====== Extrait fourni

Hier chez Charybde j’ai parlé de la Persistance du
froid . Mais pour ceux qui étaient loin et puisque
la météo m’y encourage – et puis surtout parce que ça me fait plaisir
–, j’en dis quelques mots de plus.
La Persistance du froid
de Denis Decourchelle fait partie de ces livres que je ne sais pas
immédiatement lire – et
c’est le premier bon signe. Les mots pour en parler n’existent pas
dans le préfabriqué du commentaire de texte, il faudrait que j’aille les
chercher dans ceux de la musique peut-être, je le sens
bien mais je ne suis pas musicien même si je reconnais un prélude
avant le « Grand Générique » car il y en a un aussi, liste
d’états-civils avec dates et lieux de naissance, après six
pages de prélude donc, comme si ces personnages étaient plutôt des
personnes, au point qu’on serait presque tenté d’aller vérifier, un
générique comme une partition aussi peut-être.
On est pris d’un doute en effet, tant le ton est celui d’un affectueux mais discret biographe ; mais non : ni le
saxophoniste Phil Sprinkler, ni le cosmonaute soviétique Semenov, ni l’actrice Résa Weiner n’ont vraiment existé,
comme on dit. C’est aussi que leur biographe jamais ne prétend
connaître
vraiment leurs pensées ou leurs sentiments car l’homme ou la femme,
avec toute la tendresse qu’on peut ressentir pour elle ou lui reste un
être opaque, et cette opacité elle-même nous
touche : c’est celle de notre prochain, quotidiennement éprouvée.

============

→ Explorer le texte:
A. Pour chacune des affirmations ci-dessous, indiquez par oui ou par non si elle concorde avec l’extrait sur La Persistance du froid, et citez les mots du texte qui permettent de trancher.
(i) Le saxophoniste Phil Sprinkler, le cosmonaute Semenov et l’actrice Résa Weiner ont réellement existé.
(ii) Le « Grand Générique » vient après six pages de prélude.
(iii) L’auteur de l’extrait se dit musicien.
B. Rédigez la suite de l’extrait sur La Persistance du froid, à partir de sa dernière phrase.

====== Données brutes

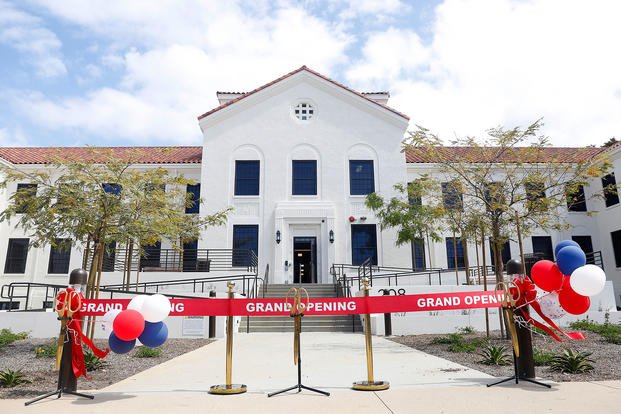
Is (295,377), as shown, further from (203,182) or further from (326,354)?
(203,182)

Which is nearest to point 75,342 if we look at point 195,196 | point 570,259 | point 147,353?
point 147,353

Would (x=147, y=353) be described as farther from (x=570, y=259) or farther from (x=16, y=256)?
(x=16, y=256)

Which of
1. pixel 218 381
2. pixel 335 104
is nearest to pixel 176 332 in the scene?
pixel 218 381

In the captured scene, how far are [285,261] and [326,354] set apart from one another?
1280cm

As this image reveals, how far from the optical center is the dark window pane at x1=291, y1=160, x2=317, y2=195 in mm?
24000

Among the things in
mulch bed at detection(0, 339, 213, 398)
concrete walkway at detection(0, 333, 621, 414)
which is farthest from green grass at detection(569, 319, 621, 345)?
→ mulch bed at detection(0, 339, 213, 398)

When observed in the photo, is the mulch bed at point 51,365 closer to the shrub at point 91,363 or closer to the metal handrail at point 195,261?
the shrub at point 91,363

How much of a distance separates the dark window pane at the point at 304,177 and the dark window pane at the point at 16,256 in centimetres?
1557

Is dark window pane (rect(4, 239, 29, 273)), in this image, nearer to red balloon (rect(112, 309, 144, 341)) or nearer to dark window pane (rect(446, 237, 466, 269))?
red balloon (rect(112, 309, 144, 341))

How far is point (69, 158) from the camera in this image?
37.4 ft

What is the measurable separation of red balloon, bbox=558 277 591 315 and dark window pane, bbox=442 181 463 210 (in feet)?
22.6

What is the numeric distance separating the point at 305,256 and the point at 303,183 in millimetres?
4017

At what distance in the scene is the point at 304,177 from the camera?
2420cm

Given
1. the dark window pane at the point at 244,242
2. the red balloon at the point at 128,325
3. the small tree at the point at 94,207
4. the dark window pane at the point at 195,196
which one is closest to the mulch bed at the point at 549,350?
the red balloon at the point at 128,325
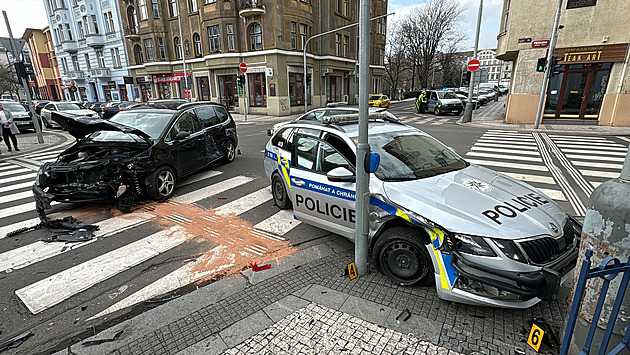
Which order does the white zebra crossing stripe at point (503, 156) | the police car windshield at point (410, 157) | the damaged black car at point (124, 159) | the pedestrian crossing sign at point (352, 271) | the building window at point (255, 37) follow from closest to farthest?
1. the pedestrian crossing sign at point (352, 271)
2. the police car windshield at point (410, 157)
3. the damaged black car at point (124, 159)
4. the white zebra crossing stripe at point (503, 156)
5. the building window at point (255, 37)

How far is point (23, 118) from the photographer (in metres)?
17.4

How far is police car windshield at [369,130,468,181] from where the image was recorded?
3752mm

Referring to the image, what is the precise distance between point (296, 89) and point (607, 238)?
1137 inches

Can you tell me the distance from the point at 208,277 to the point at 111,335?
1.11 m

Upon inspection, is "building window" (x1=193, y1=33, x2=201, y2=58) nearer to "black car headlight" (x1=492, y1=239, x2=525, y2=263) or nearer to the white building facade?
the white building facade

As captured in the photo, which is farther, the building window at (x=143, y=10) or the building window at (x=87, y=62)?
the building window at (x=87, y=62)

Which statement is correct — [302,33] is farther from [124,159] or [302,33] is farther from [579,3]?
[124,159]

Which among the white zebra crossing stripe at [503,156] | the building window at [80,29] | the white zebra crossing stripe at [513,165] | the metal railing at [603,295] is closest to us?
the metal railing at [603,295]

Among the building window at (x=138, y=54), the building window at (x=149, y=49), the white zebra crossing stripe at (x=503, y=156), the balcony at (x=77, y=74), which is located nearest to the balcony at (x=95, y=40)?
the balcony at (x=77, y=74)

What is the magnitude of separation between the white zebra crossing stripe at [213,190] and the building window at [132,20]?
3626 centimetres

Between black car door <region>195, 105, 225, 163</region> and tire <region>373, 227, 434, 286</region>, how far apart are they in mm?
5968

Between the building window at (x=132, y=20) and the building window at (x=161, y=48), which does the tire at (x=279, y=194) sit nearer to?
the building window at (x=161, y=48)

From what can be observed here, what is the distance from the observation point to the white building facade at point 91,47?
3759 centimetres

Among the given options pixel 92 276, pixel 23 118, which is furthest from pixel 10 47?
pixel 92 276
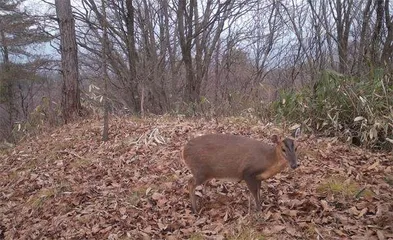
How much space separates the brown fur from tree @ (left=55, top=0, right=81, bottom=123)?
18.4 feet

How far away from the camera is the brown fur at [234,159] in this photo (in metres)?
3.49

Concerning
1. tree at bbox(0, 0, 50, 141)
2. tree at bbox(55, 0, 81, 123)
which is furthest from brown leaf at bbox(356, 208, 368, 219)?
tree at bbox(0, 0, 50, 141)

============

→ Réponses attendues:
A.
(i) Non : « ni le saxophoniste Phil Sprinkler, ni le cosmonaute soviétique Semenov, ni l’actrice Résa Weiner n’ont vraiment existé ».
(ii) Oui : « après six pages de prélude donc ».
(iii) Non : « je ne suis pas musicien ».

B.
Cette
mise à distance dans un récit pourtant intime, sorte d’oxymore dans la
pratique du point de vue narratif, trouve son écho
dans la manière dont l’extrême singularité des différents destins
rapportés se rassemble au prix d’une vision d’ensemble dans le temps et
l’espace, un demi-siècle et un hémisphère – la deuxième
moitié du XXe, des Etats-Unis à l’Union soviétique, en passant par
Royan, sorte de nœud géographique, tandis que l’Histoire est, pour Wanda
Weiner, Valentin Semenov ou Jerzy Weiner, le mur où
leur destin se brise.
Il
n’est pas évident – ou plutôt il n’est pas utile – de désigner des
personnages principaux, des personnages secondaires :
chacun est un protagoniste potentiel. Le roman est une sorte de
réseau où l’on passe naturellement de l’un à l’autre, par le biais d’une
rencontre, d’un regard, d’une aide ; celui ou celle
qui aurait pu passer pour anecdotique d’un coup ne l’est plus,
reçoit pour quelques pages au moins la même attention discrète et
chaleureuse de la part de l’anonyme biographe ; et l’on sent
que ce n’est pas le désir de poursuivre ainsi à l’infini qui manque –
sauf que ce n’est pas possible.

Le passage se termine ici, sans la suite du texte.